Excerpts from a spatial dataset
◆ ◆ ◆ ◆ ◆

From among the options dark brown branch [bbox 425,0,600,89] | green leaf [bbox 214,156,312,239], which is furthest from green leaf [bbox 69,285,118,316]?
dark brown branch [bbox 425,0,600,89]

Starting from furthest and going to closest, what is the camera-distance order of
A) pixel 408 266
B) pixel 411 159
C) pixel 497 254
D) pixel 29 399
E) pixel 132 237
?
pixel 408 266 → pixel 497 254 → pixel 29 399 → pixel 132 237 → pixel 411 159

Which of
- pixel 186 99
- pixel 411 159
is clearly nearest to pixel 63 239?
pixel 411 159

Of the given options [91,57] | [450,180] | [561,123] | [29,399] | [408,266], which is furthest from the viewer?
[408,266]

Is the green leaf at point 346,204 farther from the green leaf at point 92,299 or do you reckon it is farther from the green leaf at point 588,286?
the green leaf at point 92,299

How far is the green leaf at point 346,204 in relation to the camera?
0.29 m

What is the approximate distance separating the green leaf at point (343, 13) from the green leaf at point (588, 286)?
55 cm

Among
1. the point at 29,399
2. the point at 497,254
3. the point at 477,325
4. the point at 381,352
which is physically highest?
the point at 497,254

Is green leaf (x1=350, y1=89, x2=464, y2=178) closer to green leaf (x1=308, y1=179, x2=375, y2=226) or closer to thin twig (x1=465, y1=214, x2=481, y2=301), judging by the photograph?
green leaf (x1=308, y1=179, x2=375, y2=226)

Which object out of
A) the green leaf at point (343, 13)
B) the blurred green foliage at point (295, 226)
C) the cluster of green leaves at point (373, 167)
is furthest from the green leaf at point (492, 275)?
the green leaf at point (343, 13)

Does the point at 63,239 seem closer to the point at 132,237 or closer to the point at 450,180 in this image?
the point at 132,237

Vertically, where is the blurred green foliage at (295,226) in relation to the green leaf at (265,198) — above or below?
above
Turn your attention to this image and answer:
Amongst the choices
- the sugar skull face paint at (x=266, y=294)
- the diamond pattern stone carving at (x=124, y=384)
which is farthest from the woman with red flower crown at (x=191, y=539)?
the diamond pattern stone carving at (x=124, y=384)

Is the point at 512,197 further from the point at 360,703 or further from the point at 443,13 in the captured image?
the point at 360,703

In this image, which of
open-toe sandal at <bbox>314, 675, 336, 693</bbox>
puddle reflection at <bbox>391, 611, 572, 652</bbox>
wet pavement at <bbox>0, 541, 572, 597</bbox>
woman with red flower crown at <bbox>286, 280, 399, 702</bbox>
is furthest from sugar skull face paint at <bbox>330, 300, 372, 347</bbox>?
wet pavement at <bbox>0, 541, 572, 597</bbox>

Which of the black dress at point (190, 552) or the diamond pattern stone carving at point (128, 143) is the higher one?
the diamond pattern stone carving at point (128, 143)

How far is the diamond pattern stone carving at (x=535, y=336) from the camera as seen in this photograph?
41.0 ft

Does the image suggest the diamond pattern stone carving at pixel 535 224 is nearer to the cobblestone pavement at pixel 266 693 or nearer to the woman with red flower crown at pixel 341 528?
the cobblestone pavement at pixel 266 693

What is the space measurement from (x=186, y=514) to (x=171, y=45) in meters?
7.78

◆ ◆ ◆ ◆ ◆

* [The problem]
Copy all of the records above without changing anything.

* [Task result]
From among the options dark brown branch [bbox 425,0,600,89] | green leaf [bbox 214,156,312,239], which is furthest from green leaf [bbox 69,285,118,316]?
dark brown branch [bbox 425,0,600,89]

Starting from furthest and going to closest, what is the camera-distance order of
A) pixel 408 266
B) pixel 411 159
C) pixel 497 254
D) pixel 29 399
E) pixel 132 237
?
pixel 408 266 → pixel 497 254 → pixel 29 399 → pixel 132 237 → pixel 411 159

Which of
- pixel 186 99
- pixel 411 159
is clearly nearest to pixel 63 239?
pixel 411 159

Of the given options [91,57] | [450,180] | [561,123] | [29,399] | [408,266], which is furthest from the viewer?
[408,266]

Is the green leaf at point 346,204 farther from the green leaf at point 92,299 or do you reckon it is farther from the green leaf at point 588,286?
the green leaf at point 92,299

How far is the green leaf at point 346,204 in relation to the camera?
0.29 m

What is the approximate distance separating the green leaf at point (343, 13) from the green leaf at point (588, 286)?
55 cm

Among
1. the point at 29,399
2. the point at 497,254
3. the point at 477,325
4. the point at 381,352
which is physically highest?
the point at 497,254

Is green leaf (x1=350, y1=89, x2=464, y2=178) closer to green leaf (x1=308, y1=179, x2=375, y2=226) or closer to thin twig (x1=465, y1=214, x2=481, y2=301), judging by the photograph?
green leaf (x1=308, y1=179, x2=375, y2=226)

Which object out of
A) the green leaf at point (343, 13)
B) the blurred green foliage at point (295, 226)
C) the cluster of green leaves at point (373, 167)
is furthest from the green leaf at point (492, 275)?
the green leaf at point (343, 13)

Does the point at 63,239 seem closer to the point at 132,237 or closer to the point at 450,180 in this image?
the point at 132,237

Vertically, where is the blurred green foliage at (295,226) in relation to the green leaf at (265,198) — above or below?
above
Turn your attention to this image and answer:
Amongst the choices
- the sugar skull face paint at (x=266, y=294)
- the diamond pattern stone carving at (x=124, y=384)
which is farthest from the woman with red flower crown at (x=191, y=539)?
the diamond pattern stone carving at (x=124, y=384)

Is the point at 512,197 further from the point at 360,703 or further from the point at 443,13 in the captured image?
the point at 360,703

In this image, which of
open-toe sandal at <bbox>314, 675, 336, 693</bbox>
puddle reflection at <bbox>391, 611, 572, 652</bbox>
wet pavement at <bbox>0, 541, 572, 597</bbox>
woman with red flower crown at <bbox>286, 280, 399, 702</bbox>
is furthest from sugar skull face paint at <bbox>330, 300, 372, 347</bbox>?
wet pavement at <bbox>0, 541, 572, 597</bbox>

Which of the black dress at point (190, 552) or the diamond pattern stone carving at point (128, 143) is the higher one?
the diamond pattern stone carving at point (128, 143)

How far is the diamond pattern stone carving at (x=535, y=336) from the camera as seen in this photograph?
41.0 ft

Does the image suggest the diamond pattern stone carving at pixel 535 224 is nearer to the cobblestone pavement at pixel 266 693 or nearer to the woman with red flower crown at pixel 341 528?
the cobblestone pavement at pixel 266 693

What is the space measurement from (x=186, y=514) to (x=171, y=45) in meters?
7.78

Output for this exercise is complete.